The Content of Research on Language

By Michael Gasser

Language, even a particular individual language, is far too complex a subject to be studied in its entirety by any one researcher. There is a higher-level distinction we can make concerning what research is supposed to be about, between the study of language as system and the study of language behavior. In either of these two cases, the language scientist is normally studying only some aspect of the phenomenon, one or more of four sorts of things about a language (or dialect): its sounds, its words, its grammar, and its use in context. A researcher interested in the sounds of the language (or dialect) might try to figure out what the basic sounds of the language are, how they combine to form words, or how speakers produce the sounds. Many researchers in this area believe that it is possible to study the sounds of a language more or less independently from the other aspects of the language.

A second area of research is the words of a language, usually thought of as organized in some sort of abstract dictionary, referred to as the lexicon. A researcher interested in words might study how speakers find words when they are formulating sentences or how abstract meanings build on simpler meanings (how is over in get over a problem related to over in jump over the puddle?).

Another possible kind of research would try to characterize what counts as a possible sentence in the language, that is, what’s grammatical in the language. It is not as easy as it might seem to define this concept. We must be careful to avoid any bias on the speaker’s part based on what they have heard from teachers of their language in school because what we care about is what people actually say, not what someone tells them they should say.

But we also cannot just treat any sentence that occurs as grammatical because people make speech errors. By “errors”, we do not mean that they break rules that apply to dialects other than theirs (for example, by saying ain’t or he don’t). Instead we mean slips of the tongue, false starts, and hesitations. For example, the following example includes several speech errors.

Well, I think you … I mean, the … the … um, this isn’t coming out right at all.
People produce such “sentences” all the time, but they clearly also know that there is something wrong with them. That is, linguists probably do not want their descriptions of a language to include such sequences. So grammatical sentences are possible sentences that do not contain speech errors.

This is not to say that there is nothing interesting about speech errors. In fact, like human errors more generally, they can give us lots of insights about the underlying mechanisms. There is a whole community of researchers that take speech errors of one kind or another as the data they try to explain.

* **Direction**
Transcribe the passage of the language research text between "But we also" and "several speech errors.", inclusive.

* **Supplied data**
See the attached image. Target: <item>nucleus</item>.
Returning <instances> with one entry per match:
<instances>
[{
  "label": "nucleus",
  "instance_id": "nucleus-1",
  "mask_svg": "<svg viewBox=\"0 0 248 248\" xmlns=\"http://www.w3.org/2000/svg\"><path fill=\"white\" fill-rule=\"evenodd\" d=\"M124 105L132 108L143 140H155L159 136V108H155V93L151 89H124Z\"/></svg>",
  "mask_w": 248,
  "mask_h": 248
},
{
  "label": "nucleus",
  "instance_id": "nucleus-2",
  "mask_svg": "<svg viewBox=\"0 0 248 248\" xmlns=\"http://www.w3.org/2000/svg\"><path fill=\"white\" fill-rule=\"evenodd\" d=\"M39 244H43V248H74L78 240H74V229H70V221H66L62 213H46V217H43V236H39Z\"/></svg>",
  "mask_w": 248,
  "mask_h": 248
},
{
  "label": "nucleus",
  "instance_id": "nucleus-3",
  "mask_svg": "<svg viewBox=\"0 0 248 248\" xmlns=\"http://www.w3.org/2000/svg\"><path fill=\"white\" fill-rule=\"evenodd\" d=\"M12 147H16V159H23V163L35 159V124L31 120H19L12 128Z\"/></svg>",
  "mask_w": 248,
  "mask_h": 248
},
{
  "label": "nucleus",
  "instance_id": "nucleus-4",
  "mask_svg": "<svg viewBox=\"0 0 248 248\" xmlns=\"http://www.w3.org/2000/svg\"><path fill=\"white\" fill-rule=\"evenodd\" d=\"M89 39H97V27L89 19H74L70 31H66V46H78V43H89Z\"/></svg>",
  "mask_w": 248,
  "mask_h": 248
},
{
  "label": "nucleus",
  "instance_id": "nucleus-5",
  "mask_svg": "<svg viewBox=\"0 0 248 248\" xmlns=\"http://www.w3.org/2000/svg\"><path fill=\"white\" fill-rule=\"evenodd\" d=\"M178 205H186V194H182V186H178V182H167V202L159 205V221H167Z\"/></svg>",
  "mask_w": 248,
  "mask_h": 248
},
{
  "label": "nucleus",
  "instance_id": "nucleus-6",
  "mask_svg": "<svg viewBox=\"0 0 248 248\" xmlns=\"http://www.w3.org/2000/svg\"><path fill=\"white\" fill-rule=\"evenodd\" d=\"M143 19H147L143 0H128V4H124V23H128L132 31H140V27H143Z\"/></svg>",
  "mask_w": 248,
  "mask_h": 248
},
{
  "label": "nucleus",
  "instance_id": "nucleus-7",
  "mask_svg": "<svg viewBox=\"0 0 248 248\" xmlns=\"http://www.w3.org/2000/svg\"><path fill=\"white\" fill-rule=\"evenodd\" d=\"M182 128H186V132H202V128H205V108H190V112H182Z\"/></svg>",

* **Expected answer**
But we also cannot just treat any sentence that occurs as grammatical because people make speech errors. By “errors”, we do not mean that they break rules that apply to dialects other than theirs (for example, by saying ain’t or he don’t). Instead we mean slips of the tongue, false starts, and hesitations. For example, the following example includes several speech errors.